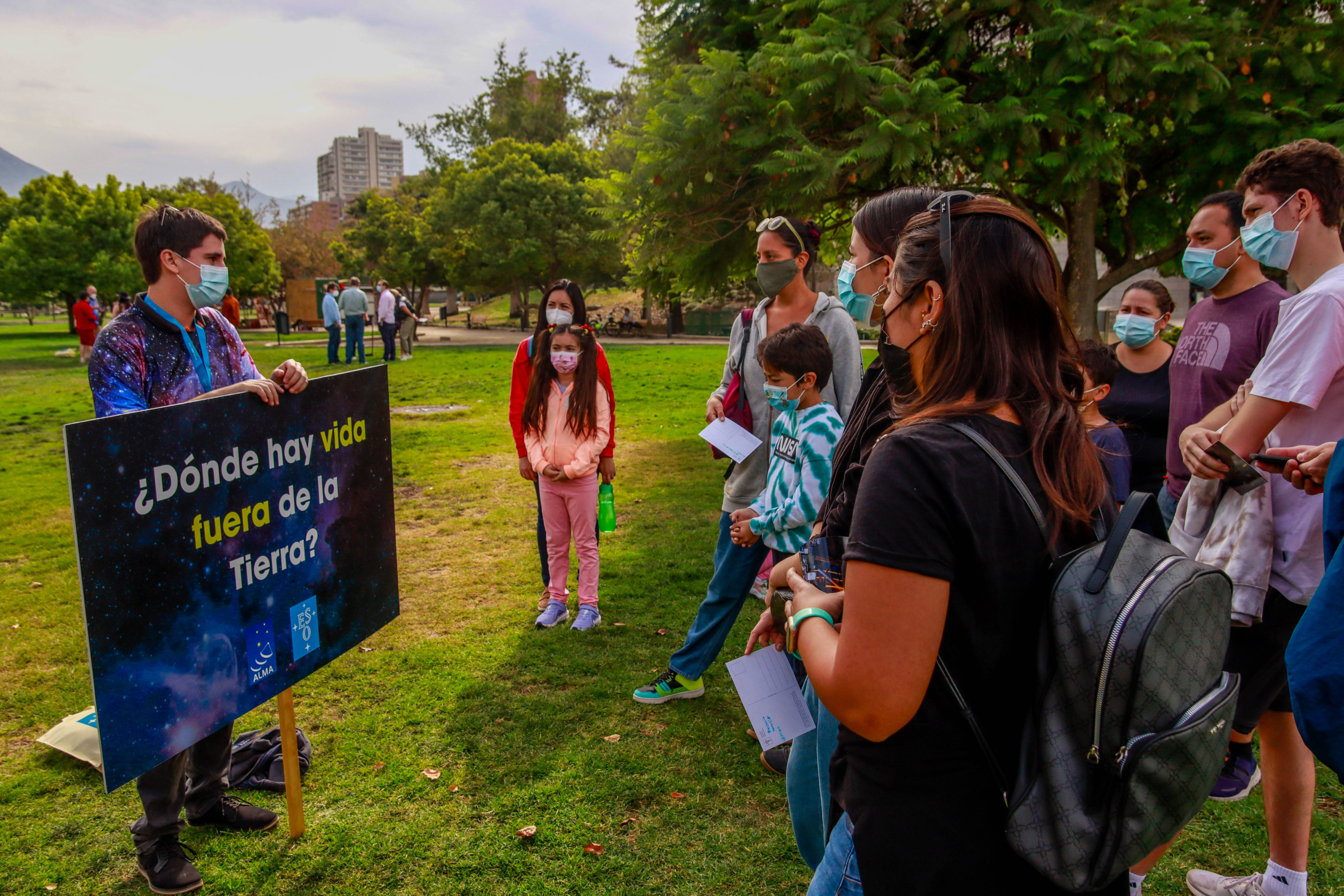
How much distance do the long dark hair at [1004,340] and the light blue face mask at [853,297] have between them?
647mm

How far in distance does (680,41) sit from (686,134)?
8.26 ft

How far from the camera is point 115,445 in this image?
7.45 feet

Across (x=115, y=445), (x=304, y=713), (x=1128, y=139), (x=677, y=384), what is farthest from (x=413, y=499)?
(x=677, y=384)

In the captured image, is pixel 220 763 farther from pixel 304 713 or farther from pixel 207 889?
pixel 304 713

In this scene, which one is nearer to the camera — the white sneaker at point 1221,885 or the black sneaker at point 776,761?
the white sneaker at point 1221,885

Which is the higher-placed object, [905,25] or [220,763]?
[905,25]

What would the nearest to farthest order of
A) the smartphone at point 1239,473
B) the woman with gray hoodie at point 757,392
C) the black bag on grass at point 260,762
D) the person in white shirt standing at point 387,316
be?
the smartphone at point 1239,473 → the black bag on grass at point 260,762 → the woman with gray hoodie at point 757,392 → the person in white shirt standing at point 387,316

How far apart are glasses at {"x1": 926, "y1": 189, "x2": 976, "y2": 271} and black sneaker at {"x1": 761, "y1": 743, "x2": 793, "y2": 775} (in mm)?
2698

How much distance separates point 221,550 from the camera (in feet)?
8.73

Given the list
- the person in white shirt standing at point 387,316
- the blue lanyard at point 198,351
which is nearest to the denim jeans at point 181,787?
the blue lanyard at point 198,351

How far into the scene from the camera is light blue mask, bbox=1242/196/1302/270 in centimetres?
283

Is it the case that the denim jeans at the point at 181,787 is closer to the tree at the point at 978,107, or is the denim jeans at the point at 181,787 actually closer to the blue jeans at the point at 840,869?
the blue jeans at the point at 840,869

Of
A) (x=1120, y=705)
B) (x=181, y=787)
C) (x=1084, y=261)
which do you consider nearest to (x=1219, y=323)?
(x=1120, y=705)

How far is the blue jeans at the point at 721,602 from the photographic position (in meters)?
3.78
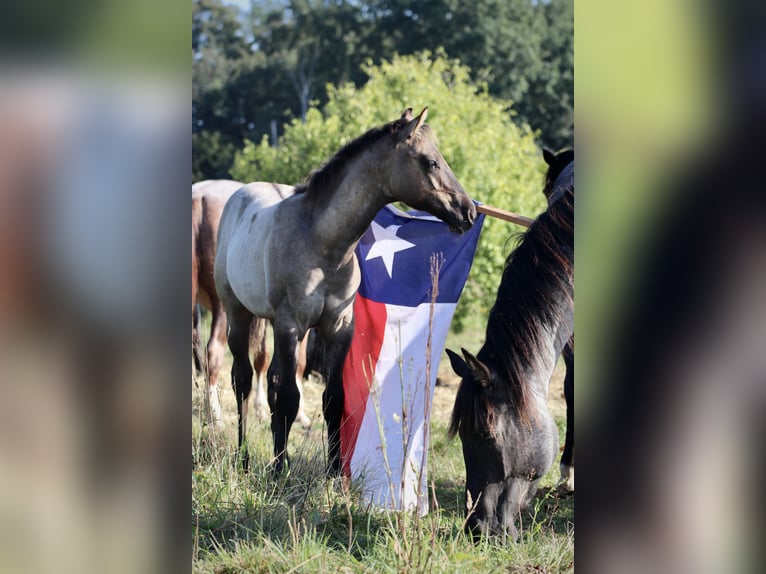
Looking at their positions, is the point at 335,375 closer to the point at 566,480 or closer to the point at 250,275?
the point at 250,275

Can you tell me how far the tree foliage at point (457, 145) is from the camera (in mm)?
10016

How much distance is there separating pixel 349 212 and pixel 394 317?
67 cm

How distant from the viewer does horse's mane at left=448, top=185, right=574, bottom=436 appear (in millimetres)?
3305

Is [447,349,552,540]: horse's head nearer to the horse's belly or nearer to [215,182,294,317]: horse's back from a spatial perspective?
the horse's belly

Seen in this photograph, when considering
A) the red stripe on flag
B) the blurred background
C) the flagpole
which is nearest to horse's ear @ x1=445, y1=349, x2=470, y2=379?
the red stripe on flag

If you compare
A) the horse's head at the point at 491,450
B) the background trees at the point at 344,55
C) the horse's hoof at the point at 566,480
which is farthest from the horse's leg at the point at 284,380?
the background trees at the point at 344,55

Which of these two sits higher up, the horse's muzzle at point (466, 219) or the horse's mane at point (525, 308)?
the horse's muzzle at point (466, 219)

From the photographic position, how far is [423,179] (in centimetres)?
410

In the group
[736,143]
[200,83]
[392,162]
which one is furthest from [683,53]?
[200,83]

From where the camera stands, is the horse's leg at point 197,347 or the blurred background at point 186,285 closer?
the blurred background at point 186,285

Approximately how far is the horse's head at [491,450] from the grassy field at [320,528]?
11cm

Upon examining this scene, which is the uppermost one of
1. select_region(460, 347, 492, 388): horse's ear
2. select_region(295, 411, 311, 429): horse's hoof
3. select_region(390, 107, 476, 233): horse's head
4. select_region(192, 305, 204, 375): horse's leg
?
select_region(390, 107, 476, 233): horse's head

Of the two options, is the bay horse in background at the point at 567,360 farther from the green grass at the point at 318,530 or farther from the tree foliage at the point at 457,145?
the tree foliage at the point at 457,145

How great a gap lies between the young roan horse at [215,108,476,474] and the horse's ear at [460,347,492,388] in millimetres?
1016
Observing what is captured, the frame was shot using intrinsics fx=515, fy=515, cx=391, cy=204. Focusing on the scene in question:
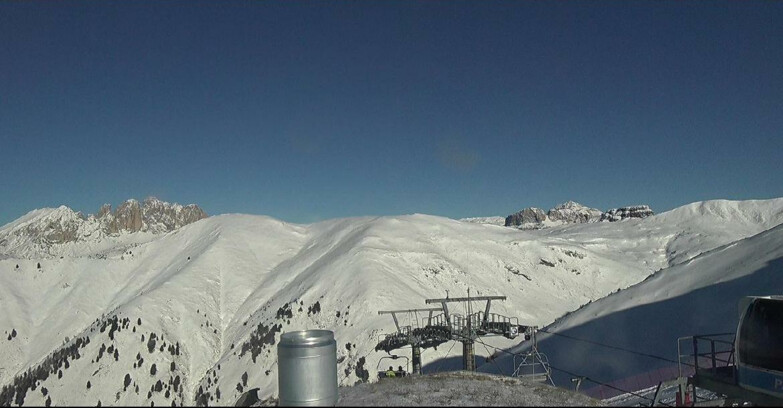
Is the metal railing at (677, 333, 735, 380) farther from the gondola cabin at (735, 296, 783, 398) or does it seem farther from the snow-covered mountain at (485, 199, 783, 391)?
the snow-covered mountain at (485, 199, 783, 391)

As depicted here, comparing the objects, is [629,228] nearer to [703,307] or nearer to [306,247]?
[306,247]

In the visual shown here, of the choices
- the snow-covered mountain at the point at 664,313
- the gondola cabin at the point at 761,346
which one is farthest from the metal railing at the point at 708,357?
the snow-covered mountain at the point at 664,313

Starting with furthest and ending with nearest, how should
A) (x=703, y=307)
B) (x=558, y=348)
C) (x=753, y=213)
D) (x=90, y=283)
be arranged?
(x=753, y=213) → (x=90, y=283) → (x=558, y=348) → (x=703, y=307)

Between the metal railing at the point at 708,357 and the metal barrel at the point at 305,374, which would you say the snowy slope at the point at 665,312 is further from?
the metal barrel at the point at 305,374

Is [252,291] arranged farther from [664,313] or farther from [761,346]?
[761,346]

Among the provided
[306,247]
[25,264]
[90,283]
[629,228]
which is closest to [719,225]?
[629,228]

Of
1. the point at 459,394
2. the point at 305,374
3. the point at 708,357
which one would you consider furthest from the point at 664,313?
the point at 305,374
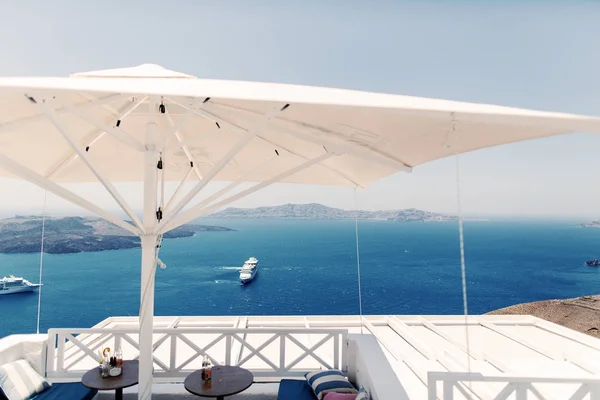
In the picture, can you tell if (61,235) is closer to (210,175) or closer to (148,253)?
(148,253)

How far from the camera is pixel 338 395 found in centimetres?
304

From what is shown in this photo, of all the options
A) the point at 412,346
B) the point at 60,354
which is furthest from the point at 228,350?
the point at 412,346

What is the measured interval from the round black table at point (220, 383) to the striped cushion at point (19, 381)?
4.37ft

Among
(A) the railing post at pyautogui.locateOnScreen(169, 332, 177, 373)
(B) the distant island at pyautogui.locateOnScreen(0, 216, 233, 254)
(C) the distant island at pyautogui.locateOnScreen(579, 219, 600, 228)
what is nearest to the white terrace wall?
(A) the railing post at pyautogui.locateOnScreen(169, 332, 177, 373)

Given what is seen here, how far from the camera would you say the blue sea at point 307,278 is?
43.9 meters

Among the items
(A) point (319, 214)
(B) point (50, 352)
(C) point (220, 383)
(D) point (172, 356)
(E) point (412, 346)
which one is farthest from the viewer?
(A) point (319, 214)

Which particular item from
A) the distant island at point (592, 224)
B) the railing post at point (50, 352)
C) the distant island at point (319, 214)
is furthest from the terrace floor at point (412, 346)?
the distant island at point (319, 214)

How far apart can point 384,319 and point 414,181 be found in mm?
36383

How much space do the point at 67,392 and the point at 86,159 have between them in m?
2.28

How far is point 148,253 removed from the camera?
106 inches

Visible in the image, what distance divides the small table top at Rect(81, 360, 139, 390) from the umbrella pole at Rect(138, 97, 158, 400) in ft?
1.45

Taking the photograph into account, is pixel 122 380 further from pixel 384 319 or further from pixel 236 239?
pixel 236 239

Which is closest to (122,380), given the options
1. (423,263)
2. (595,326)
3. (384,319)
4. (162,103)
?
(162,103)

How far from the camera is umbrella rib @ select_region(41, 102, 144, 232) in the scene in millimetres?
1911
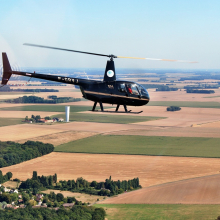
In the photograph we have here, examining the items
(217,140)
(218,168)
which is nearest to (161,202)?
(218,168)

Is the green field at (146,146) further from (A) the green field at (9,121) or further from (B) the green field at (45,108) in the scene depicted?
(B) the green field at (45,108)

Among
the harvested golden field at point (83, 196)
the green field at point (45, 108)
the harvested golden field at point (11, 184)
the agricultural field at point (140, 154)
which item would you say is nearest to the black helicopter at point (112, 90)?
the agricultural field at point (140, 154)

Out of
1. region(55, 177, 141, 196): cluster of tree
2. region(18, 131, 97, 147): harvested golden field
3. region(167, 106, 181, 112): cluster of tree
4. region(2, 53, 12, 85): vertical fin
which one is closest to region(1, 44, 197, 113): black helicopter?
region(2, 53, 12, 85): vertical fin

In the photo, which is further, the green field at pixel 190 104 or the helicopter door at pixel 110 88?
the green field at pixel 190 104

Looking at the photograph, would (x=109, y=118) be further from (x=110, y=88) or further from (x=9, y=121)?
(x=110, y=88)

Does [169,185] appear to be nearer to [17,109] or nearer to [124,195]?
[124,195]

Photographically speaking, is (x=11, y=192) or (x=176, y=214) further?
(x=11, y=192)

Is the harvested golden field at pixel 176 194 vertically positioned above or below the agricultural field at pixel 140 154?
below
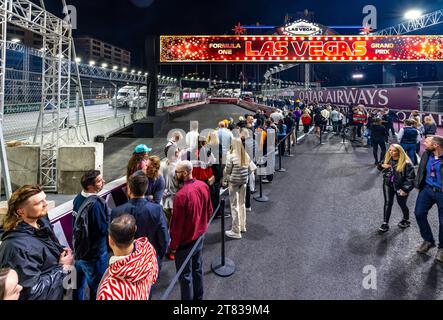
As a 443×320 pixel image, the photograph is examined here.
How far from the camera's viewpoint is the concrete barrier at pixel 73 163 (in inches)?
384

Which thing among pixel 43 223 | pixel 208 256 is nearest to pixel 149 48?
pixel 208 256

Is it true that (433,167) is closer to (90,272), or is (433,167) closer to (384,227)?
(384,227)

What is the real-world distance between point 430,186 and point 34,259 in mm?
5662

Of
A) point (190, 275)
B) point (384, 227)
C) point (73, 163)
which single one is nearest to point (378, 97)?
point (384, 227)

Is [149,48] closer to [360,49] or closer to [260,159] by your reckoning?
[260,159]

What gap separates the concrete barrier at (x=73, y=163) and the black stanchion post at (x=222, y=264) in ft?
21.3

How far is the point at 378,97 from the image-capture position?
18.4 m

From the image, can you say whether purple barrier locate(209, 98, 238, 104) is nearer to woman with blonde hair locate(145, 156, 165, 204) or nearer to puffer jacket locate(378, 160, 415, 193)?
puffer jacket locate(378, 160, 415, 193)

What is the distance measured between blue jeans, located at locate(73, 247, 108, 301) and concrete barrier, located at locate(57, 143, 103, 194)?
685 cm

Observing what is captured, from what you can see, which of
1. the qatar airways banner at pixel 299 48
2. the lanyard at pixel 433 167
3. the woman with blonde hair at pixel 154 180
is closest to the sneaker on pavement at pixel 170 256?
the woman with blonde hair at pixel 154 180

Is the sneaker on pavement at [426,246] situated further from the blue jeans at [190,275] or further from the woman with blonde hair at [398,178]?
the blue jeans at [190,275]

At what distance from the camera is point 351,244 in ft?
18.2

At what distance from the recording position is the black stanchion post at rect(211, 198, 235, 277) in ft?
15.3

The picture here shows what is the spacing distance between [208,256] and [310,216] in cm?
288
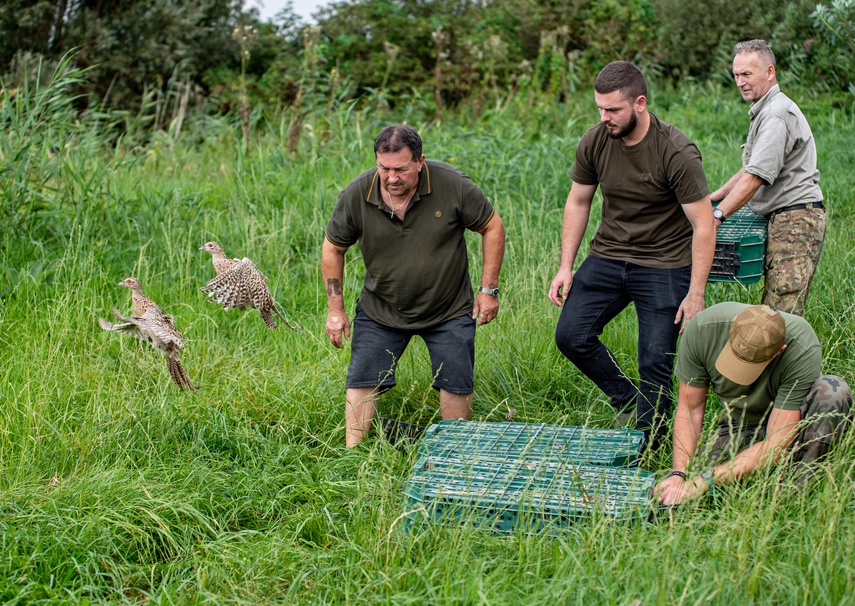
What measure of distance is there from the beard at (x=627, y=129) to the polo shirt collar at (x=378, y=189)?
3.07 feet

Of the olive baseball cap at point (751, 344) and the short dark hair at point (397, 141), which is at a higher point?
the short dark hair at point (397, 141)

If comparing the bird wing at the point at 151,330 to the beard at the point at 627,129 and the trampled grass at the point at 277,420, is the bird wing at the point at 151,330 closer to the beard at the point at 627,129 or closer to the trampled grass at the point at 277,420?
the trampled grass at the point at 277,420

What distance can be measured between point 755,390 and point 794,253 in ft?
4.17

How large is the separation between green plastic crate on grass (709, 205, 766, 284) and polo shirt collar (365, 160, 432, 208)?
1576 millimetres

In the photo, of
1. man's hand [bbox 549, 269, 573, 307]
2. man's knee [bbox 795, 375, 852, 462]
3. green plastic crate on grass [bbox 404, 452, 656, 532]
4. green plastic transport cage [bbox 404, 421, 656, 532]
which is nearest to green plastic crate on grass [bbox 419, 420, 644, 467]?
green plastic transport cage [bbox 404, 421, 656, 532]

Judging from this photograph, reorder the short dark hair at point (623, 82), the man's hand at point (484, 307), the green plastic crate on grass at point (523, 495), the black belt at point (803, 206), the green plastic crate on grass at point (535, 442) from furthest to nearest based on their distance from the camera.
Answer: the black belt at point (803, 206)
the man's hand at point (484, 307)
the short dark hair at point (623, 82)
the green plastic crate on grass at point (535, 442)
the green plastic crate on grass at point (523, 495)

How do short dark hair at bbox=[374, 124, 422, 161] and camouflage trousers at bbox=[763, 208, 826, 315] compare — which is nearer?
short dark hair at bbox=[374, 124, 422, 161]

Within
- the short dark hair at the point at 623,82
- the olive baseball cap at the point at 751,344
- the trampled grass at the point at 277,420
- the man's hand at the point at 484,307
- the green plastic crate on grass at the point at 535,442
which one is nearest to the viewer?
the trampled grass at the point at 277,420

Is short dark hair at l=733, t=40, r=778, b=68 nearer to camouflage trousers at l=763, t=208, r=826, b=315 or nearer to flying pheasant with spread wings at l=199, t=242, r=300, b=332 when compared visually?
camouflage trousers at l=763, t=208, r=826, b=315

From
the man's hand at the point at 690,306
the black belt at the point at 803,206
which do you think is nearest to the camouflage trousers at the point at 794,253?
the black belt at the point at 803,206

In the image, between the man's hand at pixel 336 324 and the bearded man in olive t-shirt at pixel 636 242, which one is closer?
the bearded man in olive t-shirt at pixel 636 242

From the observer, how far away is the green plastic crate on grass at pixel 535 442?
3.79 metres

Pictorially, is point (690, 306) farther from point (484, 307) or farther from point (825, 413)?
point (484, 307)

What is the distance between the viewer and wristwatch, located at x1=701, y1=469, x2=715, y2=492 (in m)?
3.34
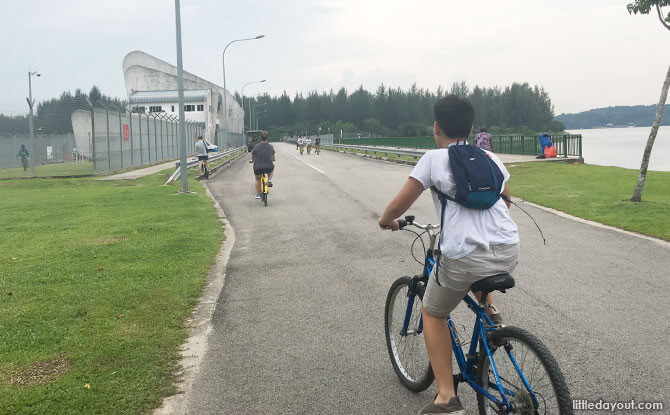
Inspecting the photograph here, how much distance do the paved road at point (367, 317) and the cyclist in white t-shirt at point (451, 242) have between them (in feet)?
2.05

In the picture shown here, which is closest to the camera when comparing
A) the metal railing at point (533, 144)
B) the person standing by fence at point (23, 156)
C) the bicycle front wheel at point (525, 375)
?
the bicycle front wheel at point (525, 375)

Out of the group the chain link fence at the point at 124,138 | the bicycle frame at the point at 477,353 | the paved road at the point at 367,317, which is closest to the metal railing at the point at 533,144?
the paved road at the point at 367,317

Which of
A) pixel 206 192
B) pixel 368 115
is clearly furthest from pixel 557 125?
pixel 206 192

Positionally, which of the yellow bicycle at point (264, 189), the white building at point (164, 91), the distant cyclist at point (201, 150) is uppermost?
the white building at point (164, 91)

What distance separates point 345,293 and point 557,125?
15145cm

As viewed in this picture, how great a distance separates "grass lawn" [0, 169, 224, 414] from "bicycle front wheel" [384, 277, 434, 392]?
60.9 inches

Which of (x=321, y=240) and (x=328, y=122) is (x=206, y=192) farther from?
(x=328, y=122)

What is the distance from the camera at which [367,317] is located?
5.74 metres

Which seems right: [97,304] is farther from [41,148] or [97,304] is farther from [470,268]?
[41,148]

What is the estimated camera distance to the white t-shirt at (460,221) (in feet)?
10.1

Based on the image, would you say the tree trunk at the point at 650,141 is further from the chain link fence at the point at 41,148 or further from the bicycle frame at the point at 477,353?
the chain link fence at the point at 41,148

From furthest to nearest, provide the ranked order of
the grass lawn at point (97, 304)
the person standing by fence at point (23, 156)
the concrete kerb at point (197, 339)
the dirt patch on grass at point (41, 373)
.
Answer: the person standing by fence at point (23, 156), the dirt patch on grass at point (41, 373), the grass lawn at point (97, 304), the concrete kerb at point (197, 339)

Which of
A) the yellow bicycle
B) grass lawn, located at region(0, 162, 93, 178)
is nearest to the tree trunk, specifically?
the yellow bicycle

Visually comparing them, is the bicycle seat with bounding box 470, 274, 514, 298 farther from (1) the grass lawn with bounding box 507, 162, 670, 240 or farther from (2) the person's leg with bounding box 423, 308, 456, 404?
(1) the grass lawn with bounding box 507, 162, 670, 240
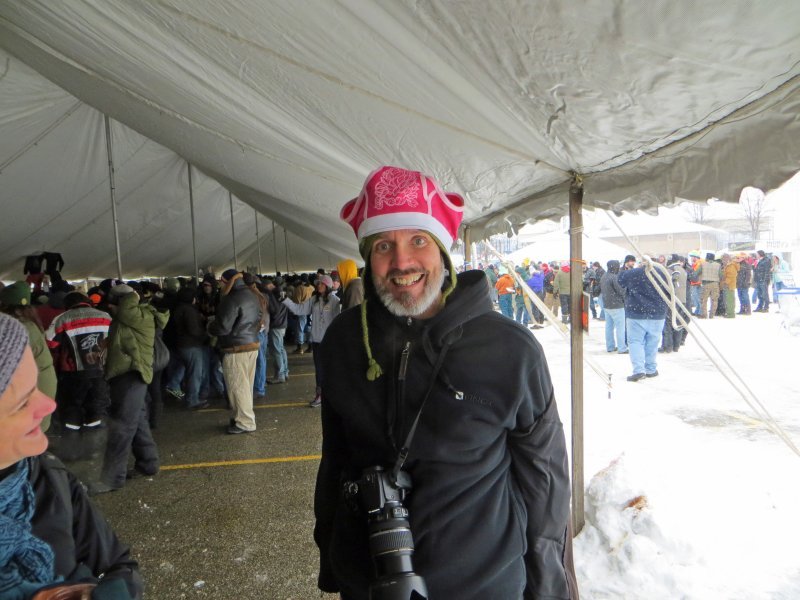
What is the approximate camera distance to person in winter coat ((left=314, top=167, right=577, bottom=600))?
4.83ft

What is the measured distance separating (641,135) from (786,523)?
11.1 feet

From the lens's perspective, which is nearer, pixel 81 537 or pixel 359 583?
pixel 81 537

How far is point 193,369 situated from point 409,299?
6.08 metres

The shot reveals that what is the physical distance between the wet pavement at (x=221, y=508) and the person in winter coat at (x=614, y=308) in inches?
278

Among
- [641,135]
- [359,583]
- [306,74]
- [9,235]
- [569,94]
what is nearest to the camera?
[359,583]

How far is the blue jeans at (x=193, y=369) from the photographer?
682cm

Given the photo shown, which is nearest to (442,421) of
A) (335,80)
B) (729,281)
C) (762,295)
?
(335,80)

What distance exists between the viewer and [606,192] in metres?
2.78

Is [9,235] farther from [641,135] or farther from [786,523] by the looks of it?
[786,523]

□ □ □ □

#### [Instructions to follow]
Reproduce, character for character, the lines of the entries above, starting at the line that contains "In the photo, of" and ending after the line that contains "4. green plastic".

#### [Answer for this exercise]
In the photo, of
1. man's hand [bbox 549, 269, 573, 307]
2. man's knee [bbox 795, 375, 852, 462]
3. green plastic crate on grass [bbox 404, 452, 656, 532]
4. green plastic transport cage [bbox 404, 421, 656, 532]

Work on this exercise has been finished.